(Provided passage):
........

# [2008] Heavenly Lift Tickets



## wljet (Dec 6, 2008)

We're going to Heavenly Ski area in South Lake Tahoe this winter.

What is the best place for discount lift tickets?

We're staying at the Marriott Timber Lodge on an exchange.

Any suggestions for family restaurants or General Tips for visiting the Lake Tahoe area would be great.

Thx

wljet


----------



## marcmuff (Dec 6, 2008)

We did this a couple of months ago.  It was awesome!  

http://www.skiheavenly.com/mountain/heavenly_flyer/

We also took a cruise of Lake Tahoe on the MS Dixie II and had my birthday dinner at the Chart House Restaurant.  I have an album of pictures of our weekend there on my picturetrail site.  Click on that link below.


----------



## DeniseM (Dec 7, 2008)

Hi - if you click on the link to my webpage, below my name, and then click on Tahoe Travel Tips, you will find a lot of info. about the Tahoe area.

I think the zipline and lake cruise are both better during the summer - awfully chilly in the snow!


----------



## Skinsfan1311 (Dec 9, 2008)

We've gone to S.Lake Tahoe the past 3 winters, and will be doing so again in February.  I think it's unlikely that you'll find discount lift tickets at Heavenly.

What we do, is buy 1/2 day tickets.   We've found that the mountain is so big, and the lines so short, that a 1/2 day of snowboarding is plenty.

If you do find any discounts, please post them in this thread, and I'll do the same.

Thanks!


----------



## beejaybeeohio (Dec 9, 2008)

*Discount tickets*

The Heavenly website had a link to discount tickets for the '07/08 season.  Supermarkets in CA and NV offered them and we took advantage enroute to South Lake Tahoe saving around $12 on each ticket.  I wish I could remember more details....


----------



## DeniseM (Dec 9, 2008)

BeeJay - do you mean *08/09* ski season?

........

(Rows):
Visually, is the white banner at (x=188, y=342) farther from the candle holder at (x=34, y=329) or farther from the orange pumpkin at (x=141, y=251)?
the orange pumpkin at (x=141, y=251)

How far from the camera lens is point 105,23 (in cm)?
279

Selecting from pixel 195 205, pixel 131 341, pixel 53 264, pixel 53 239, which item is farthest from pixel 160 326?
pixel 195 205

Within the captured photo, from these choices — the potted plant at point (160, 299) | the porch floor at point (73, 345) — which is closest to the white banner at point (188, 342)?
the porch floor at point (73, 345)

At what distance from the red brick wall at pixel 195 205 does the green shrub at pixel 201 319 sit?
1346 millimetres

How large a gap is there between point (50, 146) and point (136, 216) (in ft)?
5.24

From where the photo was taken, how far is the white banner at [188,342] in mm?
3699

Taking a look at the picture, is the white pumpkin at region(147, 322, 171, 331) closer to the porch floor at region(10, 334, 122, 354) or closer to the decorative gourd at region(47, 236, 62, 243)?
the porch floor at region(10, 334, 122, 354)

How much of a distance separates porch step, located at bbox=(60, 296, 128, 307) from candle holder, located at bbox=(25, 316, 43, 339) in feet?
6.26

........

(Requests):
• a. According to the Heavenly lift tickets thread, about how much did beejaybeeohio save on each discount ticket?
• b. In the Heavenly lift tickets thread, why does Skinsfan1311 buy half-day tickets instead of full-day ones?
• c. Reproduce the stretch of the Heavenly lift tickets thread from "I think the" through "do the same.".

(Responses for each task):
• a. Around $12 on each ticket.

• b. Skinsfan1311 says the mountain is so big and the lines so short that half a day of snowboarding is plenty.

• c.
I think the zipline and lake cruise are both better during the summer - awfully chilly in the snow!


----------



## Skinsfan1311 (Dec 9, 2008)

We've gone to S.Lake Tahoe the past 3 winters, and will be doing so again in February.  I think it's unlikely that you'll find discount lift tickets at Heavenly.

What we do, is buy 1/2 day tickets.   We've found that the mountain is so big, and the lines so short, that a 1/2 day of snowboarding is plenty.

If you do find any discounts, please post them in this thread, and I'll do the same.